The general principle of sweet pea cultivation is to give them a long, slow growing period so that the roots develop strongly, helping them to mature into bushy plants capable of bearing many more flowers over a longer season.

Sow three seeds in a 8cm (3in)pot, although root-trainers also do the job very well. Use VermiSell seed compost. Put them to germinate on a windowsill or in a greenhouse and once the leaves have grown, place outside in a cold frame. Sweet peas are pretty tough and only need protection from hard frosts, so do not provide any extra heat. Nip out the weakest plant of the three to create room. A few strong plants will bear many flowers than a lot of week ones.

Once the pants reach about 10cm (4inch), pinch out the tops so that only 2.5cm ((1inch) or so remains. This will encourage bushier, stronger growth. They will be ready to plant out in May.

November 27 - December 5

Mulch dahlias left in the ground with 15cm (6in) of well rotted, crumbly garden compost (VermiSell manure mulch).

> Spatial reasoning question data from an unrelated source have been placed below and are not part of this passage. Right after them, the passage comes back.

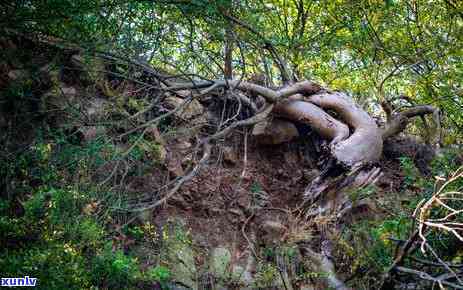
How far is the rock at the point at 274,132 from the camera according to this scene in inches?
277

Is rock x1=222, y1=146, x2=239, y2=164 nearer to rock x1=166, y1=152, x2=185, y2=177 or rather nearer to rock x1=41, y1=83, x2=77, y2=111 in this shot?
rock x1=166, y1=152, x2=185, y2=177

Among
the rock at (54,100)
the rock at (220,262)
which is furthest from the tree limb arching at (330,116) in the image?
the rock at (220,262)

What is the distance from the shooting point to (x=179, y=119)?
676cm

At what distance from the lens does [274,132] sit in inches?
279

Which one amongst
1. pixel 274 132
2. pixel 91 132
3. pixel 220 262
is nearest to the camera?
pixel 220 262

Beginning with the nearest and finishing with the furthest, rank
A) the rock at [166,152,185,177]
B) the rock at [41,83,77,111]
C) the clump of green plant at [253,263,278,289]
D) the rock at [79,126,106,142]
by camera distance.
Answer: the clump of green plant at [253,263,278,289], the rock at [79,126,106,142], the rock at [41,83,77,111], the rock at [166,152,185,177]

Leave seed pods on herbaceous plants such as agapanthus,poppies and delphiniums - they will provide shelter for all kinds of beneficial insects.

Mound well-rotted garden compost, leaf mold or old manure (VermiSell manure mulch or worm cast mix) around the base of Dicentra scandens and Chilean glory flower (Eccremocarpus scaber).

Continue planting bergenias, doroncium, hostas, pulmonaria and other border perennials when the soil is crumbly.

Spread borders with VermiSell manure mulch or peat free mulch mix.

October 31 - November 26

Time to move any Maples which are potted up and in a drafty area, move them to a shelted place for winter to avoid being hit by icy winds

Rejuvenate pinks by dosing them with 3oz of bone-meal, a high phosphate fertiliser that breaks down over winter to stimulate robust growth in spring.

October 23 - 30

Heap chipped bark around frost tender dahlias.

Prepare new borders by digging deeply, removing weeds, and working in plently of well rotted organic matter.

Herbaciouse perennials can be planted when the soil is workable.

Increase hostas:Lift them with a spade and cut them into well-budded and rooted clumps with a sharp knife.

Feed all shrubs, apart from lime haters, with bone meal.

Prune wisteria by reducing summer-shortened shoots to two buds from the main stem;then feed with bone meal.